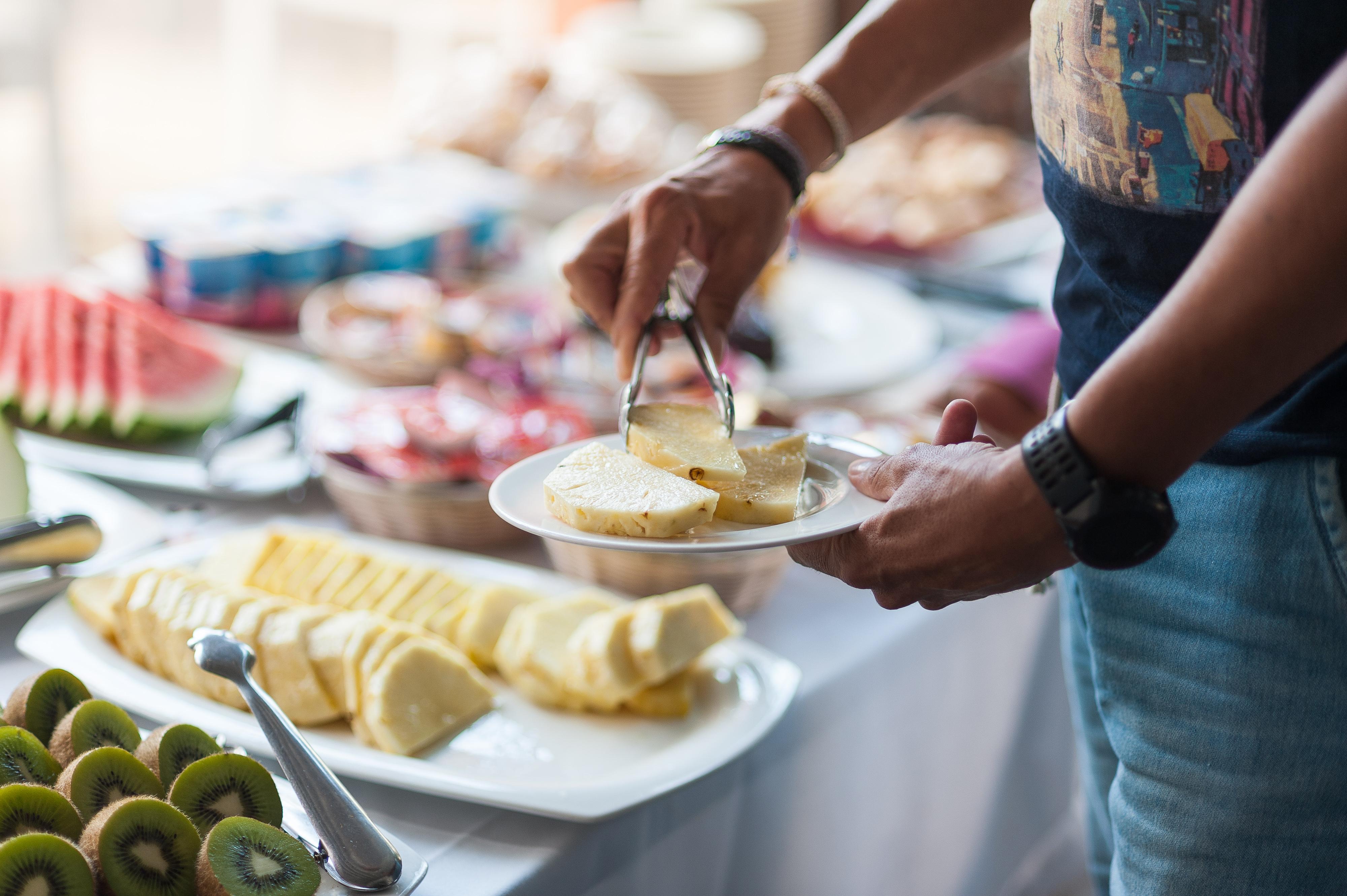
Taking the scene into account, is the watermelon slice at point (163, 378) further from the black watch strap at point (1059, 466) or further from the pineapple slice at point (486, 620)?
the black watch strap at point (1059, 466)

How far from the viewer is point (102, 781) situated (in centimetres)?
81

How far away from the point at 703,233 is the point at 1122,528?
486 mm

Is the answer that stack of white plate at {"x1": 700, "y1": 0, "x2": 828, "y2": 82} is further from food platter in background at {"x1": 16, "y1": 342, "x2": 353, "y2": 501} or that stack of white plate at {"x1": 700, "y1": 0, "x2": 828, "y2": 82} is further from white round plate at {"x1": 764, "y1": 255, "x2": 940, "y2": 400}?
food platter in background at {"x1": 16, "y1": 342, "x2": 353, "y2": 501}

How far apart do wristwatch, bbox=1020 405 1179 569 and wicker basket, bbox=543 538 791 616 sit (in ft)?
A: 1.88

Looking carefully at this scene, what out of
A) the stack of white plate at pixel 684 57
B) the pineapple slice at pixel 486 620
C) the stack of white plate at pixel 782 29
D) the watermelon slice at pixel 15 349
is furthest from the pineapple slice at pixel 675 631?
the stack of white plate at pixel 782 29

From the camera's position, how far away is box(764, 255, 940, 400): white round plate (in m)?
1.95

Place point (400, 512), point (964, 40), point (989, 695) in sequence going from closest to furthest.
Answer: point (964, 40)
point (400, 512)
point (989, 695)

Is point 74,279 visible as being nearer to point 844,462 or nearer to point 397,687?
point 397,687

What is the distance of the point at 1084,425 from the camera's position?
0.66 meters

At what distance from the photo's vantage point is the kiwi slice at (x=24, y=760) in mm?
809

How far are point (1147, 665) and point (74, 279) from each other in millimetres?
1996

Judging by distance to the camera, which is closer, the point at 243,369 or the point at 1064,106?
the point at 1064,106

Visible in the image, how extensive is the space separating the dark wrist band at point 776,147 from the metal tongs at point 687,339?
0.37 ft

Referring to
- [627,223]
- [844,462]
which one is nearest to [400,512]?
[627,223]
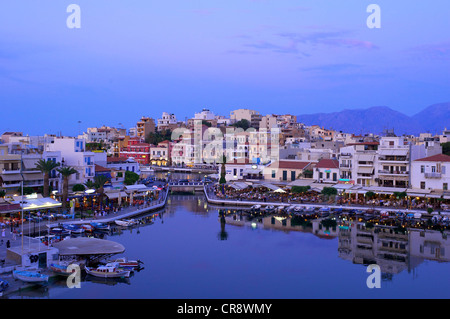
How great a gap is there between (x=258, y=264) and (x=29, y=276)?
9.97m

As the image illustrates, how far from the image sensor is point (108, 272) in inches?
814

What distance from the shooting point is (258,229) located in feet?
103

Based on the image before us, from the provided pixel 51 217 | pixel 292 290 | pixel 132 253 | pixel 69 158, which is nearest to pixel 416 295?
pixel 292 290

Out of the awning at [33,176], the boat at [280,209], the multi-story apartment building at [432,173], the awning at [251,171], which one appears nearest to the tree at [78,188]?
the awning at [33,176]

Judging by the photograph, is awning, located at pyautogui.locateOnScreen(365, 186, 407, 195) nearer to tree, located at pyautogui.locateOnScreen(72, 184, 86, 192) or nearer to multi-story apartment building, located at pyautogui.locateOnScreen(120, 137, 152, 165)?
tree, located at pyautogui.locateOnScreen(72, 184, 86, 192)

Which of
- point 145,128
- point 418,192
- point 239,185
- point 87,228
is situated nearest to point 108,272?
point 87,228

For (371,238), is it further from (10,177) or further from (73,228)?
(10,177)

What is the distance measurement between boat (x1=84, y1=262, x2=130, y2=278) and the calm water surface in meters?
0.59

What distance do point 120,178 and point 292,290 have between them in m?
28.9

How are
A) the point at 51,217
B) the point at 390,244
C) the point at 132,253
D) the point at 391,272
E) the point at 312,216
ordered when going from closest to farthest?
the point at 391,272
the point at 132,253
the point at 390,244
the point at 51,217
the point at 312,216

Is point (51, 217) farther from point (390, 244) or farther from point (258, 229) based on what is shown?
point (390, 244)

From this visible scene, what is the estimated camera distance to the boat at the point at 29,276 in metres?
19.1

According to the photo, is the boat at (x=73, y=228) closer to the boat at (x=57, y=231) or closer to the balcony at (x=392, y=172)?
the boat at (x=57, y=231)

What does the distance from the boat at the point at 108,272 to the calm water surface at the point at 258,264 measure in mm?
592
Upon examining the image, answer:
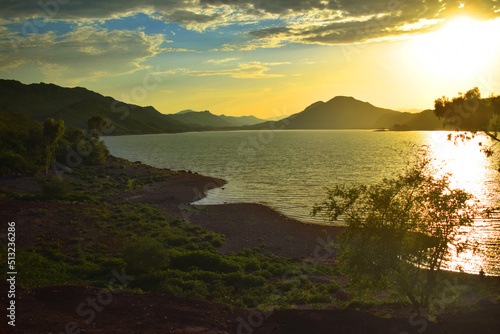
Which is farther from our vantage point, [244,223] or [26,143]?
[26,143]

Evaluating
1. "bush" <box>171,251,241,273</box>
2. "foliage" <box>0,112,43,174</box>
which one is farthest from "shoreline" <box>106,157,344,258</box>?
"foliage" <box>0,112,43,174</box>

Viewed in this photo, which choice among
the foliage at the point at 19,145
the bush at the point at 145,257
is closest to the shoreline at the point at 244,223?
the bush at the point at 145,257

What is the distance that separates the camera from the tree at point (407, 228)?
526 inches

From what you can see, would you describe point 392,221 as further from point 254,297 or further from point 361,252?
point 254,297

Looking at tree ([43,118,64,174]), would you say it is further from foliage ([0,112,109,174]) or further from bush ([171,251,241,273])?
bush ([171,251,241,273])

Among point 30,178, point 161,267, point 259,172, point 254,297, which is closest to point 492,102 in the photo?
point 254,297

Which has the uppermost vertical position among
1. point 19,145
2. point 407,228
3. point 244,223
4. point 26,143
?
point 26,143

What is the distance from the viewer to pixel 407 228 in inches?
539

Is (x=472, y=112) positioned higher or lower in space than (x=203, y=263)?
higher

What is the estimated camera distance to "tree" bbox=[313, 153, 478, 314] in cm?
1337

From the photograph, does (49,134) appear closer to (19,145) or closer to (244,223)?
(19,145)

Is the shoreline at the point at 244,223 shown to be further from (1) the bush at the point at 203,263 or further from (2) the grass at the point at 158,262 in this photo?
(1) the bush at the point at 203,263

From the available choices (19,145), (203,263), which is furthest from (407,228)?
(19,145)

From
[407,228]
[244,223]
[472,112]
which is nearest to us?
[407,228]
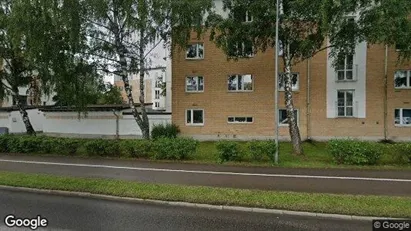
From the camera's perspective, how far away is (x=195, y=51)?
76.9 ft

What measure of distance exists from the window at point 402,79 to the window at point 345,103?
2.85 m

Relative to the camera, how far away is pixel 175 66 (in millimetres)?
23578

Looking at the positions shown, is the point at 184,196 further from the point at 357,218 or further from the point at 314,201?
the point at 357,218

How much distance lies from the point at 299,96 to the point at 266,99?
7.46 feet

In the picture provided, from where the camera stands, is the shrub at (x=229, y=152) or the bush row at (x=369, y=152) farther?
the shrub at (x=229, y=152)

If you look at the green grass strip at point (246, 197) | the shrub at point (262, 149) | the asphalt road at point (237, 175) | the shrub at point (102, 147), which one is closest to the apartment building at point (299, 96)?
the shrub at point (102, 147)

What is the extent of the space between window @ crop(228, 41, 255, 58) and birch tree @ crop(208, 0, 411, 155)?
50 mm

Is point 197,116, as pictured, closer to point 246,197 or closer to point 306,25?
point 306,25

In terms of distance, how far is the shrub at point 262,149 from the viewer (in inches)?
495

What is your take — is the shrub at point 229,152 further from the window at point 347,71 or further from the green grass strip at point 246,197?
the window at point 347,71

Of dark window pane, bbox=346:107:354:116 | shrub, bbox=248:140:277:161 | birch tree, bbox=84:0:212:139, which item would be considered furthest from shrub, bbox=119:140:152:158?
dark window pane, bbox=346:107:354:116

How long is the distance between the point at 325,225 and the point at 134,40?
14781mm

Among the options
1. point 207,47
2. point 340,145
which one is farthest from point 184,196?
point 207,47

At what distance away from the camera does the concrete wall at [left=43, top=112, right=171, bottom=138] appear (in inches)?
965
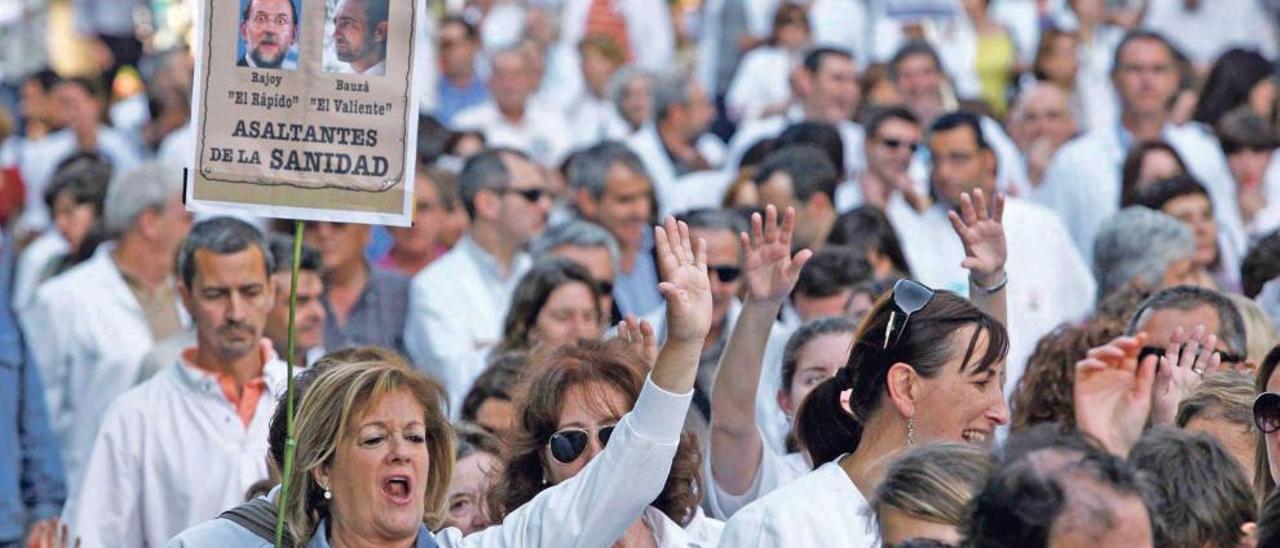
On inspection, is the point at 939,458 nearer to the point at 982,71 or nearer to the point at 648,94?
the point at 648,94

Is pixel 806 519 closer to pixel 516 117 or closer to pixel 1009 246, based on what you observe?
pixel 1009 246

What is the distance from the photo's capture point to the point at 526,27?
19.6m

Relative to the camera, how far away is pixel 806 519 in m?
5.79

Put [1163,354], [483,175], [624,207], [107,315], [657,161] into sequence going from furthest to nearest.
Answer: [657,161] → [624,207] → [483,175] → [107,315] → [1163,354]

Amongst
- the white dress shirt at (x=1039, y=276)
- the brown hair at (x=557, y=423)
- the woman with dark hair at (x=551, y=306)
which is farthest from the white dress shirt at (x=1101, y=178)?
the brown hair at (x=557, y=423)

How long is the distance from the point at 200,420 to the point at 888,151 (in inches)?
214

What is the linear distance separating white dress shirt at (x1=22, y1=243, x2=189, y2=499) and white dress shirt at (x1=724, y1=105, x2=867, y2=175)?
4251 mm

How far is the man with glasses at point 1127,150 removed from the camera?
43.5 feet

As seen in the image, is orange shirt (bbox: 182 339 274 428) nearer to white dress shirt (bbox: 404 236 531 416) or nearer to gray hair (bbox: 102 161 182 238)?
white dress shirt (bbox: 404 236 531 416)

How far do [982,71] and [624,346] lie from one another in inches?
467

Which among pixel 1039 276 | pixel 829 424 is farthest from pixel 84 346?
pixel 829 424

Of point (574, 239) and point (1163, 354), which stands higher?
point (574, 239)

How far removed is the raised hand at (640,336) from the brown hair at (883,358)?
2.73 feet

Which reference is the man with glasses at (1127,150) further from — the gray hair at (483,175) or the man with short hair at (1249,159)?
the gray hair at (483,175)
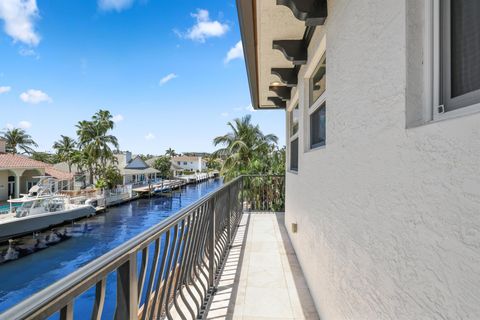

◆ ◆ ◆ ◆

Stated goal: Filter the material above, keeping every line that contains the string "space". Matches are case-sensitive.

Solution below:
Visible in the image, how extensive is the space separating the dark wrist band at point 776,147 from the metal tongs at point 687,339?
Is (x=472, y=112) positioned higher or lower in space than (x=203, y=263)?
What is the extent of the space between window @ crop(228, 41, 255, 58) and birch tree @ crop(208, 0, 411, 155)?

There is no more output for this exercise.